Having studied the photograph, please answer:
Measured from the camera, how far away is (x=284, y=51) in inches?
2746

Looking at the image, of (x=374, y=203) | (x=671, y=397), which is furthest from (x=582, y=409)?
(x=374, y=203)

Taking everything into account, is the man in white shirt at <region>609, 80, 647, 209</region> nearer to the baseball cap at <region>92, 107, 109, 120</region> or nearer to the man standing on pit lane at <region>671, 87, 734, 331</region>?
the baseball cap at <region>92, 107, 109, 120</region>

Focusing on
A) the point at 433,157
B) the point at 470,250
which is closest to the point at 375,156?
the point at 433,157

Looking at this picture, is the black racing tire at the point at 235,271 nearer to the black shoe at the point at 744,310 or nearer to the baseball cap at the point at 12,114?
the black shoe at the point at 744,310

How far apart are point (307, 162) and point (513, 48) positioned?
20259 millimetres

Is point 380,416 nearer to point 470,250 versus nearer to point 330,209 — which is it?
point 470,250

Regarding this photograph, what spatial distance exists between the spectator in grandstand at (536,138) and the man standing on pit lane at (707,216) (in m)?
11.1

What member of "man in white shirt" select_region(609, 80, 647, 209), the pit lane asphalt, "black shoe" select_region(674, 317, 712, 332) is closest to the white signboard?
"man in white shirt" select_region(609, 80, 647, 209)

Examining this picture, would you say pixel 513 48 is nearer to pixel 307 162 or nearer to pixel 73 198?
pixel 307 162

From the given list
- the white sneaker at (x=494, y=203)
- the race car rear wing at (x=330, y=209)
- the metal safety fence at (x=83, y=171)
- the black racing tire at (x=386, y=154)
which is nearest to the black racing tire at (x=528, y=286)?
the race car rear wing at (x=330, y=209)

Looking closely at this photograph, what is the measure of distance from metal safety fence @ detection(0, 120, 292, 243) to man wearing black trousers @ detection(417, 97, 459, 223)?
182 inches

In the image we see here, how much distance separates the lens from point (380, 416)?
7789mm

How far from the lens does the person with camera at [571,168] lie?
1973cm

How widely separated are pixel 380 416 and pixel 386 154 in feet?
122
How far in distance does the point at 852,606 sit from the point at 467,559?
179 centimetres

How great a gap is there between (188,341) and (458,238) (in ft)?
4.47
=======
Aim of the exercise: Convert the records above into a JSON list of strings, one string per line, omitting blank lines.

Result of the exercise:
[
  "Having studied the photograph, please answer:",
  "Measured from the camera, how far away is (x=284, y=51) in inches?",
  "2746",
  "Looking at the image, of (x=374, y=203) | (x=671, y=397), which is furthest from (x=582, y=409)?",
  "(x=374, y=203)",
  "Taking everything into account, is the man in white shirt at <region>609, 80, 647, 209</region> nearer to the baseball cap at <region>92, 107, 109, 120</region> or nearer to the man standing on pit lane at <region>671, 87, 734, 331</region>?",
  "the baseball cap at <region>92, 107, 109, 120</region>",
  "Focusing on",
  "A) the point at 433,157",
  "B) the point at 470,250",
  "which is closest to the point at 375,156?",
  "the point at 433,157",
  "Looking at this picture, is the black racing tire at the point at 235,271 nearer to the black shoe at the point at 744,310 or nearer to the baseball cap at the point at 12,114?",
  "the black shoe at the point at 744,310",
  "How far apart are point (307, 162) and point (513, 48) positioned?",
  "20259 millimetres",
  "Is point 380,416 nearer to point 470,250 versus nearer to point 330,209 — which is it?",
  "point 470,250",
  "Regarding this photograph, what spatial distance exists between the spectator in grandstand at (536,138) and the man standing on pit lane at (707,216) (in m)?",
  "11.1",
  "What member of \"man in white shirt\" select_region(609, 80, 647, 209), the pit lane asphalt, \"black shoe\" select_region(674, 317, 712, 332) is closest to the white signboard?",
  "\"man in white shirt\" select_region(609, 80, 647, 209)",
  "Examining this picture, would you say pixel 513 48 is nearer to pixel 307 162 or nearer to pixel 73 198?",
  "pixel 307 162",
  "From the given list",
  "- the white sneaker at (x=494, y=203)",
  "- the race car rear wing at (x=330, y=209)",
  "- the metal safety fence at (x=83, y=171)",
  "- the black racing tire at (x=386, y=154)",
  "which is nearest to the black racing tire at (x=528, y=286)?",
  "the race car rear wing at (x=330, y=209)",
  "Looking closely at this photograph, what is the measure of distance from metal safety fence @ detection(0, 120, 292, 243) to man wearing black trousers @ detection(417, 97, 459, 223)?",
  "182 inches",
  "In the image we see here, how much distance separates the lens from point (380, 416)?",
  "7789mm",
  "How far from the lens does the person with camera at [571,168] lie?",
  "1973cm",
  "How widely separated are pixel 380 416 and pixel 386 154 in feet?",
  "122",
  "How far in distance does the point at 852,606 sit from the point at 467,559?",
  "179 centimetres",
  "How great a gap is there between (188,341) and (458,238) (in ft)?",
  "4.47"
]